I started working on the Event Calendar plug-in when I created The Raven. It’s an online news-letter for her London Druid group. They use Event Calendar to plan their regular sessions and rituals.
I didn’t write Event Calendar from scratch. I started with a plug-in written by someone called “Kitten”, but I quickly got enthusiastic and wrote the AJAX calendar widget, and the iCal feed.
Back in those WordPress 1.2 days, plug-in publicity started and ended with adding a link to your plug-in to the Wiki page. Pretty soon I had hundreds and hundreds of people commenting on my blog, reporting bug, requesting features and asking for support. I was overwhelmed. I started the mailing list to help manage it all. That helped a lot – many people were discouraged by the small effort required to join the list, and just solved their problems on their own (or gave up and looked elsewhere…) Also, the mailing list created a sort of community feeling, where more knowledgeable subscribers would help out newcomers with the simpler questions.
When I upgraded it to WordPress 2, the amount of support queries exploded again, and I just couldn’t cope.
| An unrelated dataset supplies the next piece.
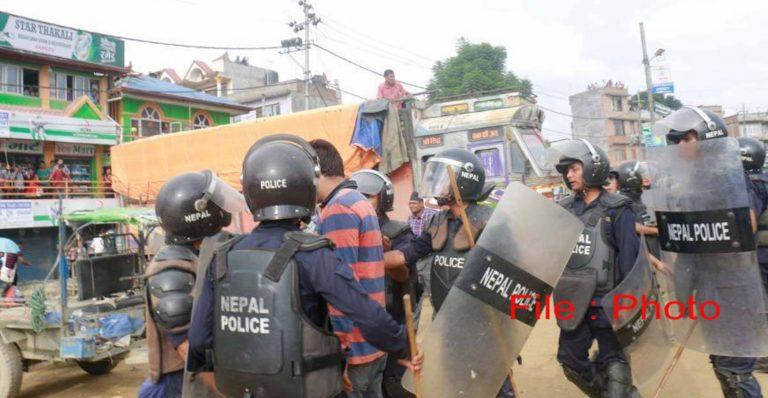 प्रहरी र विप्लवका कार्यकर्ता बिच भिडन्त, सर्लाहीमा एकजनाको मृत्यु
Rather than rush around answering the same questions dozens of times, I put lots of effort into documentation and ease-of-use. I was fanatical about resisting feature creep – I wanted a plug-in that most users could just install and use, without having to worry about lots of complicated installation. Darrell Schulte helped enormously, by contributing the WordPress Widget code.
In the last year I’ve been really busy, and hundreds of Event Calendar e-mail just piled up, unread. I was daunted by just the prospect of opening the mailing list folder. But then my wife forced me to upgrade The Raven, and I found to my delight that the mailing list crew had managed to keep Event Calendar working, without needing my constant presence.
Purely by chance just a week later, Rick Boatright from the list sent me an e-mail suggesting that he and some others take over support – they didn’t want to see the plug-in die… Well I didn’t want to see it die either. So now, I’m doing everything I can to build a team of people who can support the plug-in, without it needing my constant attention.